Data Governance in Databricks
Data Governance in Databricks
When reviewing datasets, tables, or reports for certification in Databricks, the Data Governance team evaluates a defined set of foundational elements that enable trust, reuse, and long-term sustainability. Meeting these criteria indicates that a data asset is understandable, accountable, reusable, and fit for purpose across the organization.
1. Governance Principles
- Data as a product; data is intentionally designed, documented and maintained to meet specific business needs.
- Shared responsibility; makes data quality sustainable by ensuring accountability is distributed across business, IT/DA, and governance roles instead of relying on a single team to fix data after the fact.
- Single Source of Truth; prevents conflicting answers, reduces reconciliation effort, and builds confidence that decisions are based on consistent and authoritative data
- Privacy by design; embedding privacy into data design ensures sensitive information is protected from the start, reducing compliance risk while still enabling appropriate business use.

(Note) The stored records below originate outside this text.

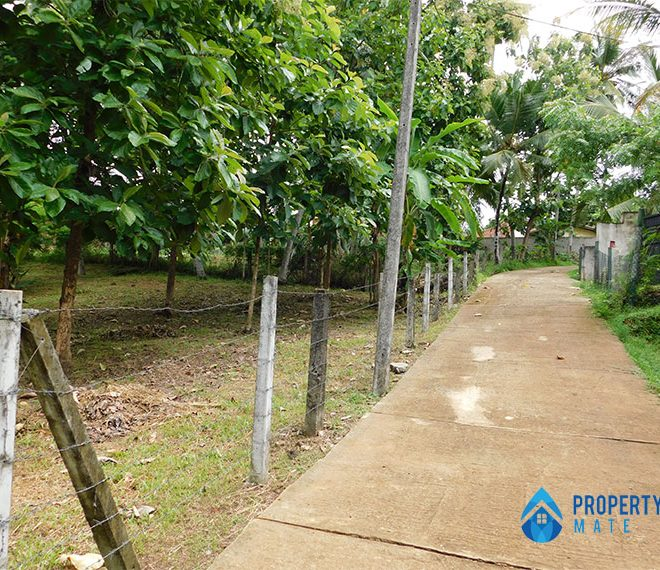 Land for sale in Ragama Peralanda 3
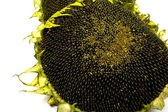 Slunečnice 2 — Stock fotografie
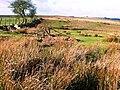 Moorland at last - geograph.org.uk - 670037.jpg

- Transparency and traceability; allow users to understand where data comes from, how it is transformed, and who is accountable, which is essential for trust, auditability, and decision confidence
2. Governance Roles and Accountability
Every dataset must have clearly defined ownership roles. At a minimum, datasets should identify the following roles, where applicable:
Data Owner (Business): Accountable for the overall quality, accuracy, security, and appropriate use of a dataset. The Data Owner defines access requirements, approves data usage, and ensures the dataset meets business, regulatory, and compliance obligations.
Note: The Data Owner is based on business accountability for the information itself and may differ from the system or application owner responsible for the technology where the data resides.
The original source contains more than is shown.